## ACTION ITEM A
In the passage on dog and robot dog therapy, which command could not be practiced with the robot dog?
## ACTION ITEM B
Extract from the passage on dog and robot dog therapy the stretch from "Table 2 shows" through "presence of CHiP.", copying it word for word.

++++ SELECTED PASSAGE ++++

The therapists followed a predetermined protocol so that all children received comparable therapy sessions. During the therapy, the children playfully practiced their social skills with the help of the dog, for example through emotion recognition and exercises targeting social self-confidence. In addition, social attunement between child and dog was practiced while they completed a (self-built) obstacle course together, with the child taking the lead. This self-built obstacle course was first introduced in the second session and repeated and expanded in sessions 3 to 5. All exercises were based on example exercises from the CTAC (Centro de Terapias Asistidas con Canes) method [37] and an earlier small-scale study [6], and were chosen based on the low level of difficulty to perform, limited use of additional equipment, and suitability for both real dogs and the robot dog.

The robot-assisted therapy used the WowWee CHiP robot dog (WowWee, 2023) with a length of 30, a width of 20, and a height of 18 cm. This robot dog has sensors to respond to the environment and can perform simple commands such as sit or lie down, bark, and ‘dance’. To perform these actions, the robot responds to the child’s voice or touch. Using a Bluetooth connection, CHiP can chase a ball and follow the child around the room when the child wears a wristband and gives the command ‘come here’. CHiP can be rewarded with a pat or a treat given via the app on a connected smartphone or tablet. The robot dog has a (somewhat limited) range of emotions. He can bark, give a ‘kiss’, get angry when pushed, or sad if the connection with the ball is lost. The robot dog will bark, scurry around, or ‘sniff’ on its own at times when no command is given.

Table 2 shows how the therapy sessions were organized. Each session focused on one social-emotional theme. The tasks were exactly similar in the dog and the robot dog condition. Only the command ‘wait and stay’ could not be practiced with the robot dog. Instead, therapist and child had a brief discussion about the weekly theme of cooperation and friendship, in the presence of CHiP.

Table 2. Themes and content of the therapy sessions with the dog or robot dog.

Session and theme Exercises and tasks
1. Getting to know each other Greeting and introducing each other
Recognize feelings of (robot) dog and child
Walk together with (robot) dog or tag along
Learn to say (robot) dog goodbye
2. Learning to work with a (robot) dog Commands: Sit, lie down, give paw (dog) or dance (robot dog)
Walk around and call (robot) dog to come here
What did you think of this lesson?
3. Waiting and working together Repetition and extension of commands
‘Wait and stay’ (for robot dog: discussion about friendship)
Build an obstacle course and complete it with (robot) dog
What went well this lesson, what was difficult?
4. Emotions Acting out and recognizing emotions of the child, therapist and (robot) dog
‘Keep away game ‘(Piggy in the Middle) with the (robot) dog
Expand obstacle course and complete it with (robot) dog
What went well this lesson, what was difficult?

++++ GIVEN DATA ++++

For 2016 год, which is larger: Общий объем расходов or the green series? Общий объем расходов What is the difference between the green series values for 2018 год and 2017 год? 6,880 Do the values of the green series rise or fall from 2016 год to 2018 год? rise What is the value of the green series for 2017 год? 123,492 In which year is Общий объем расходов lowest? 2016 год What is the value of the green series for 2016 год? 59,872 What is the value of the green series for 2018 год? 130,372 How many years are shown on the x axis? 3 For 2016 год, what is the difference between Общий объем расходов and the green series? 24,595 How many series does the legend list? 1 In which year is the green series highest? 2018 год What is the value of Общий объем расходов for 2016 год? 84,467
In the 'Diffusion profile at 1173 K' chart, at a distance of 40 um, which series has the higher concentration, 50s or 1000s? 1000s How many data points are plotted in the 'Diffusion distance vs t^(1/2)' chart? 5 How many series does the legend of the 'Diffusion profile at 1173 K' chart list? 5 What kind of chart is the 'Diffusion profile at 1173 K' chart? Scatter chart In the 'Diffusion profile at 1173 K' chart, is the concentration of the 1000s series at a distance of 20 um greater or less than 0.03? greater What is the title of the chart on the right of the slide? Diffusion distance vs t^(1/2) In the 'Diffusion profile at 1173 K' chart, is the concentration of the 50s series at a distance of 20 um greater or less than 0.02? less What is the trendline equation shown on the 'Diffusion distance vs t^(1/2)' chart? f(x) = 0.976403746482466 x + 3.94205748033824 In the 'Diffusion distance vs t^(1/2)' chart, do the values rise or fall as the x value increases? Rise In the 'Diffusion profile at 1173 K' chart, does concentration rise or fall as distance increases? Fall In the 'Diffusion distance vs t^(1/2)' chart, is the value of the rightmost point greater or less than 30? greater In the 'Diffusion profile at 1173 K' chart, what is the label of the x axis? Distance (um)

++++

## TASK RESULT A
The command 'wait and stay' could not be practiced with the robot dog.

## TASK RESULT B
Table 2 shows how the therapy sessions were organized. Each session focused on one social-emotional theme. The tasks were exactly similar in the dog and the robot dog condition. Only the command ‘wait and stay’ could not be practiced with the robot dog. Instead, therapist and child had a brief discussion about the weekly theme of cooperation and friendship, in the presence of CHiP.